En estos tiempos, los síndromes de todo tipo se multiplican, llegando a constituir una lista increíble en la que todos, sin excepción, nos podemos encontrar con nuestro particular síndrome, posiblemente hasta ignorado.
Hoy se habla mucho, y puede que con ligereza no recomendable, del síndrome del niño emperador, consistente en un trastorno que en la mayoría de los casos lo sufren los niños cuando existe una carencia educativa.
Es decir, cuando la permisividad, el tratarlos con guante blanco para evitar rabietas o, sencillamente, para que nos dejen en paz, son pautas que, con toda naturalidad, practican los padres sobre todo en la primera infancia, rindiéndose así a exigencias y caprichos.
Es cierto que los padres, en una generalidad, no son conscientes de las consecuencias de dichos comportamientos, que van alimentando el ego de niños que, con pocos años, se convertirán en auténticos tiranos, y así uno se queda perplejo escuchando noticias acerca de padres que denuncian a sus propios hijos o piden ayuda ante su impotencia para una mínima convivencia.

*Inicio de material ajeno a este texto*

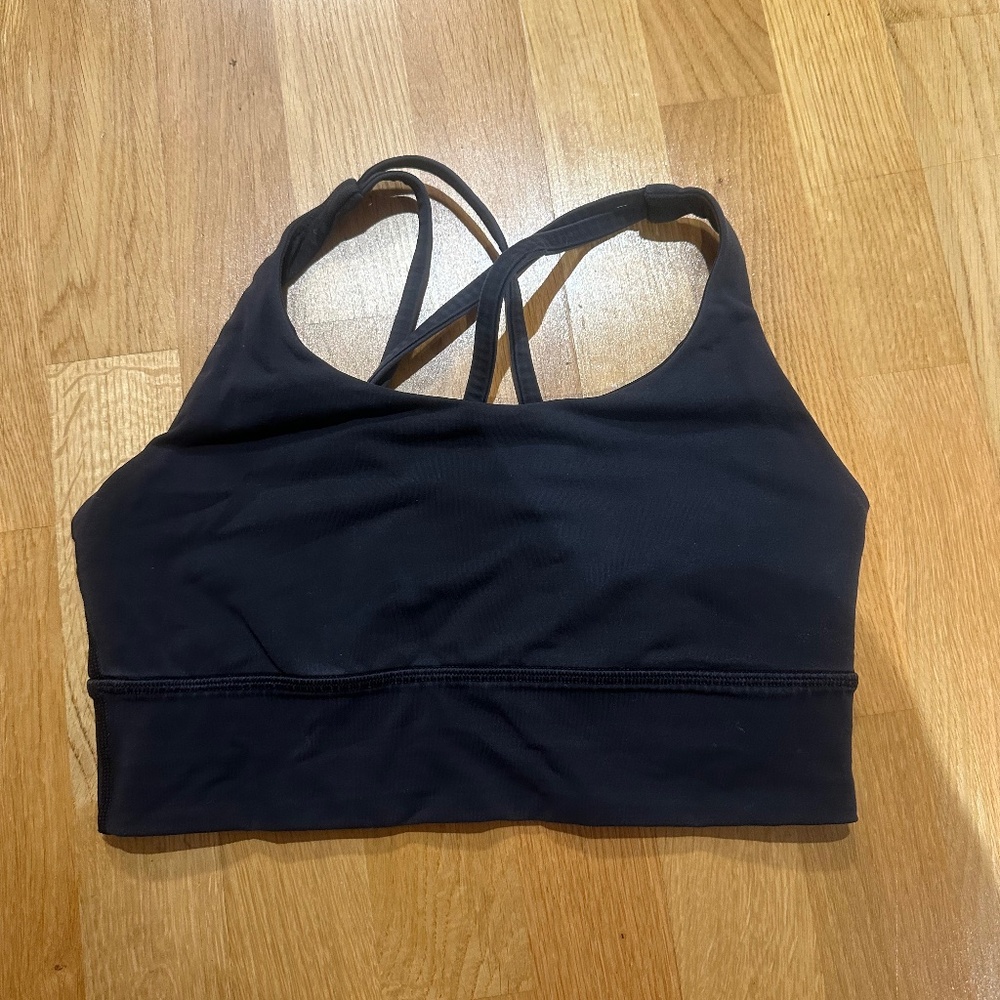 Lulu Bra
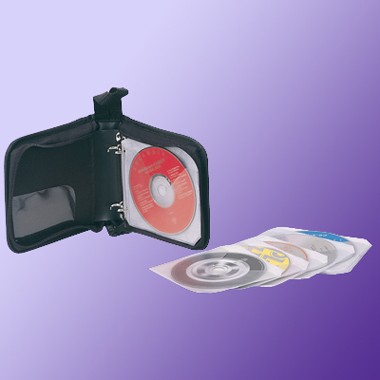 DELUXE 12 CD OR ZIP DISK 2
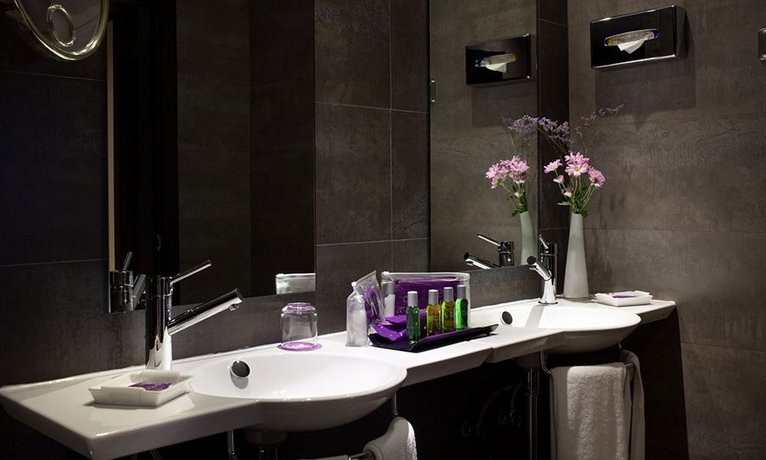 Ayre Hotel Sevilla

Los expertos no acaban de ponerse de acuerdo acerca de las causas básicas del síndrome. Los hay que dan más peso a la cuestión genética, y los hay que otorgan más importancia a los factores ambientales o educativos. Desde mi punto de vista, sin más título que la experiencia, la genética, sin duda, puede ser un factor pero los niños, en general, si no se les ponen límites, si se les consiente en todo y por todo, si no se les exige, aunque sean pequeños, mínimas responsabilidades, etc. tienen muchas papeletas para convertirse en niños tiranos.
Pero en nuestras manos está el anticiparnos: educación, freno, vigilancia, etc. Y no permitir pisar la sutil raya que marca los límites entre lo natural en la infancia-caprichos, desobediencias, etc., con la fatal trayectoria que desembocará en niños tiranos.